── SUPPLIED DATA ──

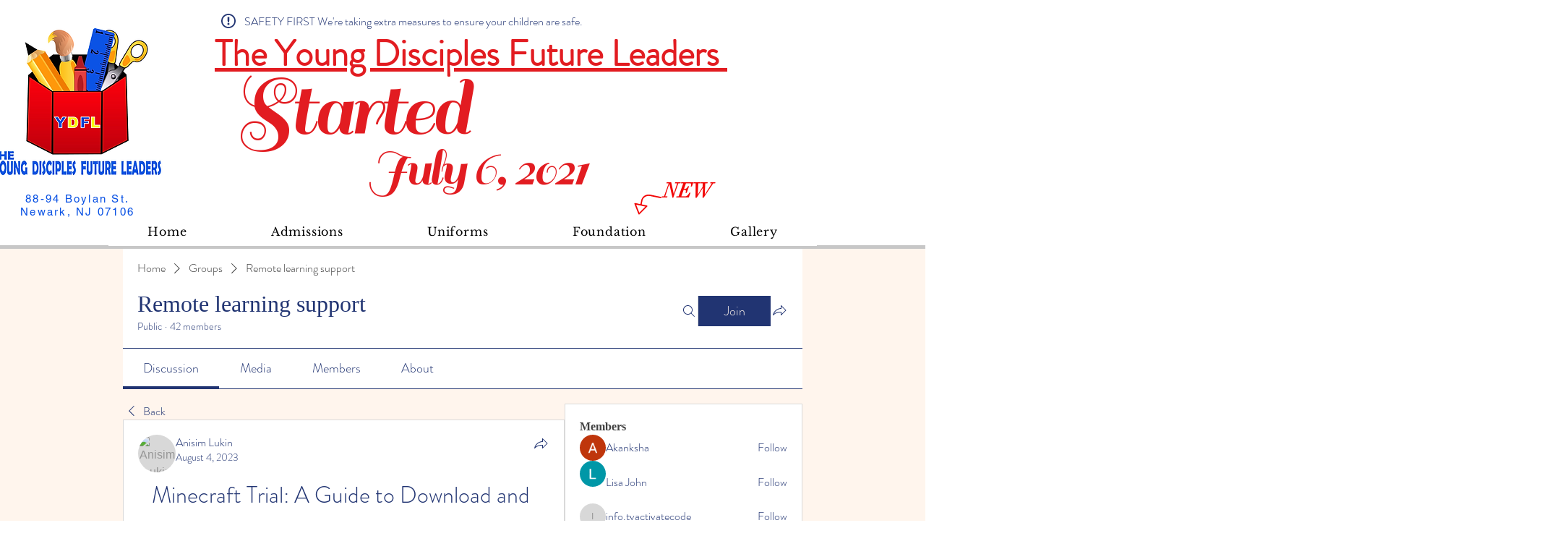

--- FILE ---
content_type: application/javascript
request_url: https://static.parastorage.com/services/social-groups-ooi/5.745.0/client-viewer/ricos_plugin_button.chunk.min.js
body_size: 434
content:
"use strict";(("undefined"!=typeof self?self:this).webpackJsonp__wix_social_groups_ooi=("undefined"!=typeof self?self:this).webpackJsonp__wix_social_groups_ooi||[]).push([[6744],{39223:(t,o,e)=>{e.d(o,{BJ:()=>a,D2:()=>l,Dl:()=>r,H1:()=>u,KX:()=>b,OL:()=>n,Wi:()=>d,br:()=>s,dt:()=>g,h2:()=>c,l1:()=>p,uz:()=>i});const n="insert-button-button",r="button-viewer",i="button-settings-modal",s="settings-tabs",l="settings-general-tab",a="settings-design-tab",d="design-settings-border-width-input",c="design-settings-corner-radius-input",u="design-settings-background-color-input",b="design-settings-text-color-input",g="design-settings-border-color-input",p="general-settings-button-text-input"},91774:(t,o,e)=>{e.r(o),e.d(o,{default:()=>l});var n=e(60751),r=e(418),i=e(50161),s=e(20085);var l=({node:t,nodeIndex:o,NodeViewContainer:e})=>{const{helpers:l,config:a,onNodeClick:d,baseUrl:c}=(0,n.useContext)(r.u),u="ACTION"===t.buttonData?.type?a[i.D]:a[i.W];return n.createElement(e,{key:t.id,node:t,nodeIndex:o},n.createElement(s.x,{nodeId:t.id,helpers:l,settings:u,buttonData:t.buttonData,onClick:()=>d?.({node:t}),baseUrl:c}))}},20085:(t,o,e)=>{e.d(o,{x:()=>p});var n=e(55530),r=e(60751),i=e(97733),s=e(66840),l=e(65054),a=e(36712),d=e(83952),c=e(39223),u="aDdn-",b="T0FQI",g=e(50161);const p=({onClick:t,className:o,helpers:e,settings:b={},buttonData:p,nodeId:m,baseUrl:x})=>{const{tabIndex:C,theme:h}=(0,r.useContext)(i.iB),y=p.type===s.M.ACTION,w=(0,r.useCallback)(()=>{e?.onViewerAction?.(y?g.D:g.W,"Click","",m,{type:l.A.BUTTON,buttonData:p}),t?.()},[e?.onViewerAction]),D=b.customComponent?b.customComponent:y?v:k,f=p?.styles,S=f?.borderWidth??f?.border?.width??0,_=f?.borderRadius??f?.border?.radius,E=f?.borderColor??f?.colors?.border??b.colors?.color8??"",I=f?.borderColorHover??(h?.customStyles?.button?.borderColorHover?void 0:E),N=f?.textColor??f?.colors?.text??b.colors?.color1,z=f?.textColorHover??(h?.customStyles?.button?.colorHover?void 0:N),$=f?.backgroundColor??f?.colors?.background??b.colors?.color8,A=f?.backgroundColorHover??(h?.customStyles?.button?.backgroundColorHover?void 0:$),H=p.containerData?.width?.custom,L=f?.buttonSize?"SMALL"===f?.buttonSize:"small"===h?.customStyles?.button?.buttonSize,T=f?.buttonSize?"LARGE"===f?.buttonSize:"large"===h?.customStyles?.button?.buttonSize,O=L?12:T?16:void 0,U={"--ricos-internal-button-color":N,...z?{"--ricos-internal-button-color-hover":z}:{},"--ricos-internal-button-background":$,...A?{"--ricos-internal-button-background-hover":A}:{},"--ricos-internal-button-border-color":E,...I?{"--ricos-internal-button-border-color-hover":I}:{},"--ricos-internal-button-border-radius":_?`${_}px`:void 0,"--ricos-internal-button-border-width":S?`${S}px`:void 0,"--ricos-internal-button-custom-width":H?`${H}px`:void 0,"--ricos-internal-button-font-size":O?`${O}px`:void 0,"--ricos-internal-button-padding":L?"6px 9px":T?"15px 24px":void 0};return r.createElement(D,{className:n(u,o),style:U,"data-hook":`${c.Dl} ${c.Dl}-${m}`,onClick:w,tabIndex:C,buttonData:p,...!y&&{href:p.link?(0,a.L)(p.link,x):void 0,target:p.link?.target&&`_${p.link.target.toLowerCase()}`,rel:p.link?.rel?.nofollow?(0,d.Zd)("nofollow"):void 0}})},k=t=>{const{buttonData:o,...e}=t;return r.createElement("a",{...e,onKeyDown:o=>{"Enter"===o.key&&t.onClick?.()}},r.createElement("div",{className:b},o.text))},v=t=>{const{buttonData:o,...e}=t;return r.createElement("button",{...e,type:"button",onKeyDown:o=>{" "!==o.key&&"Enter"!==o.key||t.onClick?.()}},r.createElement("div",{className:b},o.text))}}}]);
//# sourceMappingURL=ricos_plugin_button.chunk.min.js.map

───

▸ EXERCISE INSTRUCTIONS
Would you please copy every line from the listing above that contains the word "chunk"?

▸ OUTPUT
request_url: https://static.parastorage.com/services/social-groups-ooi/5.745.0/client-viewer/ricos_plugin_button.chunk.min.js
//# sourceMappingURL=ricos_plugin_button.chunk.min.js.map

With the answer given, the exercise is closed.